* [YOUR TASK]: Copy the listing word for word, from the line that contains "How far from the camera is reflection" down through the last line of the listing.

* [Listing from a data source]:
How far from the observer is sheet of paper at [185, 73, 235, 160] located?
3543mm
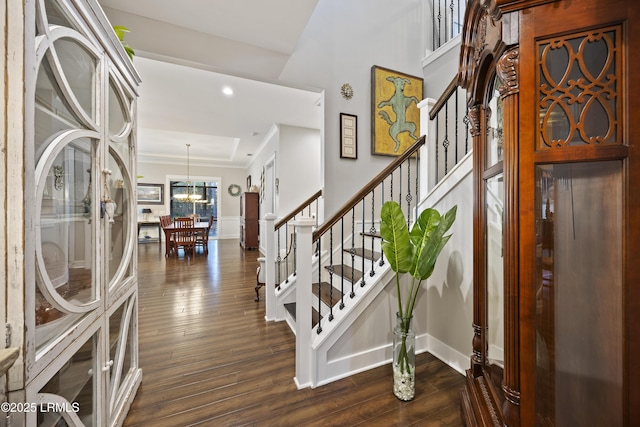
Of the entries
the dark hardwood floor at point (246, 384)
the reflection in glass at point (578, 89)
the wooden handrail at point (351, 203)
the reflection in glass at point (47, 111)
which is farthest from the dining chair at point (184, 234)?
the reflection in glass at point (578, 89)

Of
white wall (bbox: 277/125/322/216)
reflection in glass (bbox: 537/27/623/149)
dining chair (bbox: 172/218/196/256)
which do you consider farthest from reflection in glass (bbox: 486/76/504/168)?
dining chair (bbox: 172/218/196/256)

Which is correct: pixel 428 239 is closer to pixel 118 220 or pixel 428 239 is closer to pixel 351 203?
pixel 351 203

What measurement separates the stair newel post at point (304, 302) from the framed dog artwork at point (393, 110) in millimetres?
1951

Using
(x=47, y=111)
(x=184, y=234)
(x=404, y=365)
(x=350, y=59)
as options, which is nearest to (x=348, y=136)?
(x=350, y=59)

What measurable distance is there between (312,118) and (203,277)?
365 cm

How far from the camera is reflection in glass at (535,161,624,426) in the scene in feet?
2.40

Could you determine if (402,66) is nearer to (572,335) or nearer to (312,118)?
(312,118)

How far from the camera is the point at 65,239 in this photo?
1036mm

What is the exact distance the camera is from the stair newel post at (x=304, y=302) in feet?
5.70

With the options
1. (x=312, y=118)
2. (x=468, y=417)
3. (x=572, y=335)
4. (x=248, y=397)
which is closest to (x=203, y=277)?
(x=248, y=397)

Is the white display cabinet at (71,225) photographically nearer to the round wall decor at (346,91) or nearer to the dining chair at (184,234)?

* [TASK RESULT]:
How far from the camera is reflection in glass at (535,161,624,426) in the scene in feet?
2.40

Could you determine if (402,66) is nearer to (572,335) or nearer to (312,118)?
(312,118)

How far from the camera is the point at 65,239 in this photo?
1036mm

What is the exact distance the camera is from the stair newel post at (x=304, y=302) in feet?
5.70

With the options
1. (x=312, y=118)
2. (x=468, y=417)
3. (x=572, y=335)
4. (x=248, y=397)
which is closest to (x=203, y=277)?
(x=248, y=397)

Is the white display cabinet at (71,225) photographically nearer to the round wall decor at (346,91) or nearer to the dining chair at (184,234)?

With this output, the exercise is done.